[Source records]
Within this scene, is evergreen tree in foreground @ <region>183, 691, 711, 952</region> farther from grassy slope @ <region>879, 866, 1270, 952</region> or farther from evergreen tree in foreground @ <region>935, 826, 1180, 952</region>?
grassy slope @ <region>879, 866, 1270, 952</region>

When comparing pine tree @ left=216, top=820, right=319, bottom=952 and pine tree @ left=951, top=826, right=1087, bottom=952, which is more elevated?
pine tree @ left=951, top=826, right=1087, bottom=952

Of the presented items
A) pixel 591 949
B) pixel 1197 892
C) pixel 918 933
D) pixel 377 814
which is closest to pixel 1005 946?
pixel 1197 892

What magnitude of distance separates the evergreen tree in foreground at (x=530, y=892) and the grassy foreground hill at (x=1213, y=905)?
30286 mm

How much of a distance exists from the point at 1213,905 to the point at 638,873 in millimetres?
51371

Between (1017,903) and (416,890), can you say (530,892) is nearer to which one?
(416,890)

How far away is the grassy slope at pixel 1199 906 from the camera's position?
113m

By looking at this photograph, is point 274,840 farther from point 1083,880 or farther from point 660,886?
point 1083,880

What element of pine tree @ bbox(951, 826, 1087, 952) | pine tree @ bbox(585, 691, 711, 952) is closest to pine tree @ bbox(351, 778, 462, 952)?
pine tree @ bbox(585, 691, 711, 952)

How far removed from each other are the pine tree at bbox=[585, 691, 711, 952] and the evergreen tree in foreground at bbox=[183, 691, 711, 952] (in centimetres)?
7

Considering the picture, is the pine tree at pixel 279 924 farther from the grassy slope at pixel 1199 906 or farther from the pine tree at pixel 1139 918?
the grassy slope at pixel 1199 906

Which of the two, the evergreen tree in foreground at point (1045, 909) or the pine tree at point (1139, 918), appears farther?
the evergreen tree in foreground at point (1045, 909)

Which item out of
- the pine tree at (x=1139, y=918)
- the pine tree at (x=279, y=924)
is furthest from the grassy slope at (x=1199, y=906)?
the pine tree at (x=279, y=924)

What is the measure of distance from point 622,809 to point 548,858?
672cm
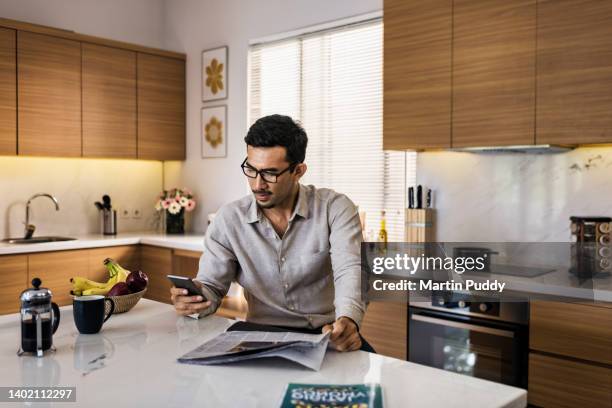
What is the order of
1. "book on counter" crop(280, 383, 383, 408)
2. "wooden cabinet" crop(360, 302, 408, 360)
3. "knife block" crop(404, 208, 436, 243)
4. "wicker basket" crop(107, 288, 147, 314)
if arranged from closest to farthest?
"book on counter" crop(280, 383, 383, 408)
"wicker basket" crop(107, 288, 147, 314)
"wooden cabinet" crop(360, 302, 408, 360)
"knife block" crop(404, 208, 436, 243)

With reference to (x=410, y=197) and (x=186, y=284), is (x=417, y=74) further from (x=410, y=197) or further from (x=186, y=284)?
(x=186, y=284)

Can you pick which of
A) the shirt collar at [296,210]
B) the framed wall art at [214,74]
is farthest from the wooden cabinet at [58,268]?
the shirt collar at [296,210]

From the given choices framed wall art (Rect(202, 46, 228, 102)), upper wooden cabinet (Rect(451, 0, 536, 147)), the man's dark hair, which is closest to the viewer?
the man's dark hair

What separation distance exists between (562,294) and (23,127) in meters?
3.56

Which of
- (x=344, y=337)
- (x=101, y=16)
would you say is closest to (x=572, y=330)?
(x=344, y=337)

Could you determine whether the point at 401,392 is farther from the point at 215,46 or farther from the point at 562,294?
the point at 215,46

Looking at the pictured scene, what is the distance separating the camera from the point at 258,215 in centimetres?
229

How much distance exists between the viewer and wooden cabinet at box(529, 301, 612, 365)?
248 cm

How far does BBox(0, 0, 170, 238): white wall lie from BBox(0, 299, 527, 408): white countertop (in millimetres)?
2932

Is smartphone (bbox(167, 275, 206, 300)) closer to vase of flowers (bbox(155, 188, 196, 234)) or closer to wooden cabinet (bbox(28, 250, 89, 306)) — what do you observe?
wooden cabinet (bbox(28, 250, 89, 306))

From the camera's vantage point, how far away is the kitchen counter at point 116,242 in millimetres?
3825

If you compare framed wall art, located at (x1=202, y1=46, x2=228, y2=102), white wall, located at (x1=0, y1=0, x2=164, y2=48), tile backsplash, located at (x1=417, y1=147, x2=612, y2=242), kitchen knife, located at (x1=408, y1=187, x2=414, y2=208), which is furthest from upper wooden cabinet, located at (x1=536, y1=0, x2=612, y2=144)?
white wall, located at (x1=0, y1=0, x2=164, y2=48)

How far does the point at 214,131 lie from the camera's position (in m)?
4.89

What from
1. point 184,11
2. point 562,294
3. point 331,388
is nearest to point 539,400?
point 562,294
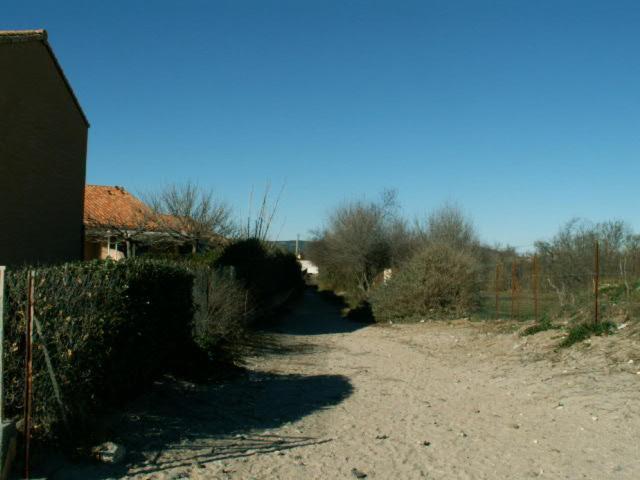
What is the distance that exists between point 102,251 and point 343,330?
1236cm

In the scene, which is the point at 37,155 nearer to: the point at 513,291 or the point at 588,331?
the point at 513,291

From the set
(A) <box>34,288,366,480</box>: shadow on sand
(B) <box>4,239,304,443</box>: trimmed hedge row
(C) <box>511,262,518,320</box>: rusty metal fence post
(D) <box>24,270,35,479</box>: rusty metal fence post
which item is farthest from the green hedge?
(C) <box>511,262,518,320</box>: rusty metal fence post

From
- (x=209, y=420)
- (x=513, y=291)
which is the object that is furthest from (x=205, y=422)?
(x=513, y=291)

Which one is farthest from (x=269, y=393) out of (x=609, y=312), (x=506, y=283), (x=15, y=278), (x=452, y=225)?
(x=452, y=225)

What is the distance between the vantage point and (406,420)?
7.85 metres

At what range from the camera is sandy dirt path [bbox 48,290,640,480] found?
5.70 m

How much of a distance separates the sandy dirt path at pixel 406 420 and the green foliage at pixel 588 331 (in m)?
0.37

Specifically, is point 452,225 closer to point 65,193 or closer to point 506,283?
point 506,283

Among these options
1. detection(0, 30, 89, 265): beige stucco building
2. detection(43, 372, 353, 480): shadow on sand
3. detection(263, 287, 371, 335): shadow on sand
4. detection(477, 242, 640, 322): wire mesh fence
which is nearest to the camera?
detection(43, 372, 353, 480): shadow on sand

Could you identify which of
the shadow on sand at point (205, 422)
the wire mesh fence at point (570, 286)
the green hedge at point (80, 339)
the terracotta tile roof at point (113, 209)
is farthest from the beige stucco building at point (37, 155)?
the wire mesh fence at point (570, 286)

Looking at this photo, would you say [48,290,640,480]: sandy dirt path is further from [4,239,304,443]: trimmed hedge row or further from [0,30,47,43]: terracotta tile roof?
[0,30,47,43]: terracotta tile roof

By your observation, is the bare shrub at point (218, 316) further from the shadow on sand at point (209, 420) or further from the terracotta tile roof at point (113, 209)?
the terracotta tile roof at point (113, 209)

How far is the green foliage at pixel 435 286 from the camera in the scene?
22984 millimetres

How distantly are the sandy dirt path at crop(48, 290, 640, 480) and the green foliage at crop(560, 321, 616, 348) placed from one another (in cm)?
37
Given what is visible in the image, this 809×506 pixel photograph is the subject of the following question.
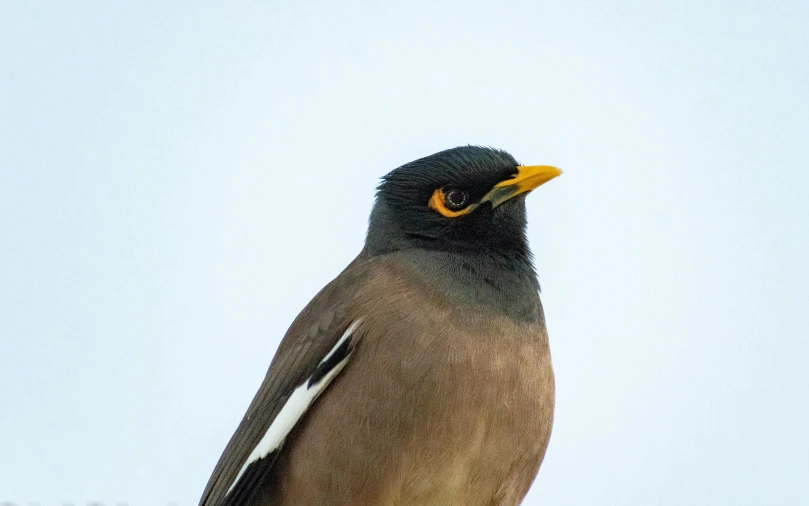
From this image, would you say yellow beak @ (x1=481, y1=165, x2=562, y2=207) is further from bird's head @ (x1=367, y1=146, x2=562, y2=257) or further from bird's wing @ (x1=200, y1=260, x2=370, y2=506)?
bird's wing @ (x1=200, y1=260, x2=370, y2=506)

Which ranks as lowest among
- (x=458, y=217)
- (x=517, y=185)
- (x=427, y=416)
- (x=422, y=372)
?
(x=427, y=416)

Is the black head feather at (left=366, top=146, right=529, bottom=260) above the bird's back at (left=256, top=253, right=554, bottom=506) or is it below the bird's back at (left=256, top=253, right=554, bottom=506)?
above

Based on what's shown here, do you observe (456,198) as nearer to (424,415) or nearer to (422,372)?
(422,372)

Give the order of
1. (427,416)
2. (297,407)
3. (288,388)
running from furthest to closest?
(288,388) → (297,407) → (427,416)

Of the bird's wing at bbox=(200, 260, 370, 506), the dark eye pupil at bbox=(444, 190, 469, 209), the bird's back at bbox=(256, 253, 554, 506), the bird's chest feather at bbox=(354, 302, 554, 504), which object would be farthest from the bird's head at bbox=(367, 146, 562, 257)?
the bird's chest feather at bbox=(354, 302, 554, 504)

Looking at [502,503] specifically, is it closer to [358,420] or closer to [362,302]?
[358,420]

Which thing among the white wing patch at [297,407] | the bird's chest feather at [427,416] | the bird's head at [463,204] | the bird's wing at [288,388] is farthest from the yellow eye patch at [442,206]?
the white wing patch at [297,407]

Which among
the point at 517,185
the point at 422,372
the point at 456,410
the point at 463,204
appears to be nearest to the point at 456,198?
the point at 463,204
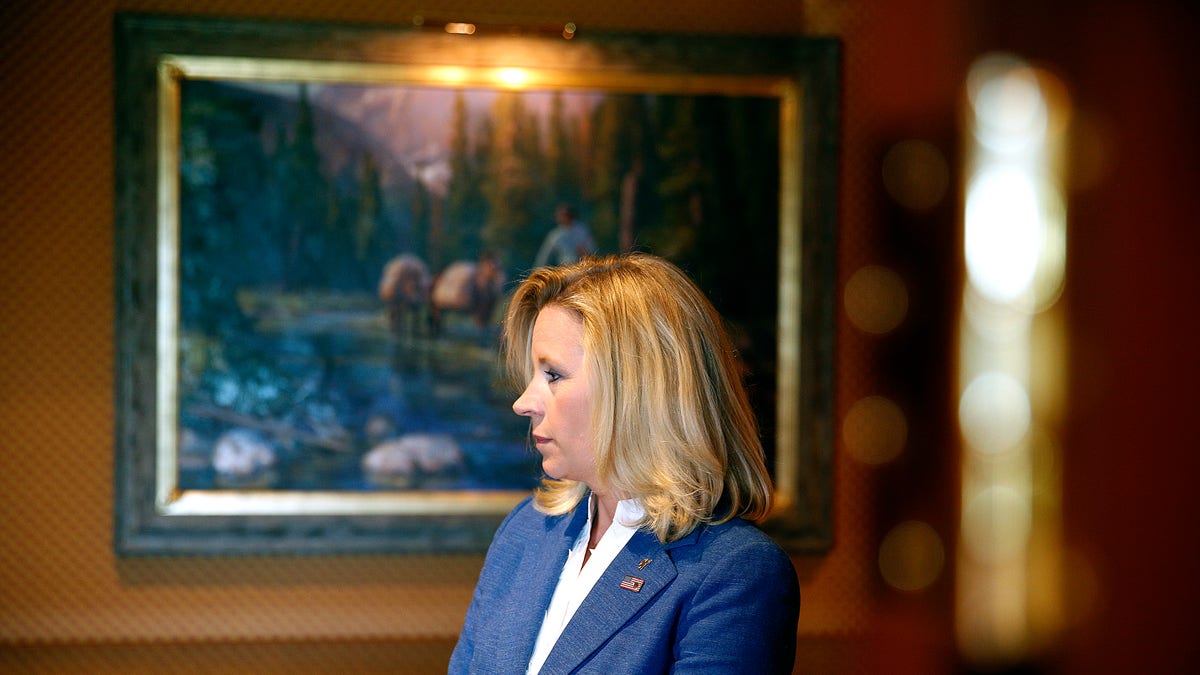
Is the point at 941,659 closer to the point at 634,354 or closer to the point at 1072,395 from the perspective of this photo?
the point at 1072,395

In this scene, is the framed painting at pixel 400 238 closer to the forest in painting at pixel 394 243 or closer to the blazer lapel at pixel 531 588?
the forest in painting at pixel 394 243

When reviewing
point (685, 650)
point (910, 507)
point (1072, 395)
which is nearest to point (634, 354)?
point (685, 650)

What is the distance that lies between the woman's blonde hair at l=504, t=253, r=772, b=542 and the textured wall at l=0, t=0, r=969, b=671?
2.14 m

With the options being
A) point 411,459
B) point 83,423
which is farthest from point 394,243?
point 83,423

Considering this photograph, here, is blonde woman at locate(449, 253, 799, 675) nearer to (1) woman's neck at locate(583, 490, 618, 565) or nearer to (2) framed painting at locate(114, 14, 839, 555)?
(1) woman's neck at locate(583, 490, 618, 565)

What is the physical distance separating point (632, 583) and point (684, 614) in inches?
4.1

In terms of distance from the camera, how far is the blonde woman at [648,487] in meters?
1.84

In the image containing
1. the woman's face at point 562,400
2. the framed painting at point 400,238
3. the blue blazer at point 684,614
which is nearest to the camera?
the blue blazer at point 684,614

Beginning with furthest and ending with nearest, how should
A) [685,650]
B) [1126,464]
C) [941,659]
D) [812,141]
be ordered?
1. [812,141]
2. [941,659]
3. [1126,464]
4. [685,650]

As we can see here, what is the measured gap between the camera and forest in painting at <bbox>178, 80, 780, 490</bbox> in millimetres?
3732

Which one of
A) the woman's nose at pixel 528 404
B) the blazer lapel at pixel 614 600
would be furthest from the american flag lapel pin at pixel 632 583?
the woman's nose at pixel 528 404

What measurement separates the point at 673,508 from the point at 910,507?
2.37 meters

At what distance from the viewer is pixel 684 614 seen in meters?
1.86

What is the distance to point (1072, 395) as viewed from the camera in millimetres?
3078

# EXERCISE BRIEF:
Duplicate the lines in the records above, starting with the line that contains "Based on what's" and ending with the line that contains "(288,388) → (297,407) → (427,416)". Include both of those lines.

# WRITTEN RESPONSE:
Based on what's shown here, do you observe (456,198) as nearer to (424,415) or nearer to (422,372)?
(422,372)

Give the order of
1. (427,416)
2. (297,407)
3. (288,388)
running from furthest to closest?
(288,388) → (297,407) → (427,416)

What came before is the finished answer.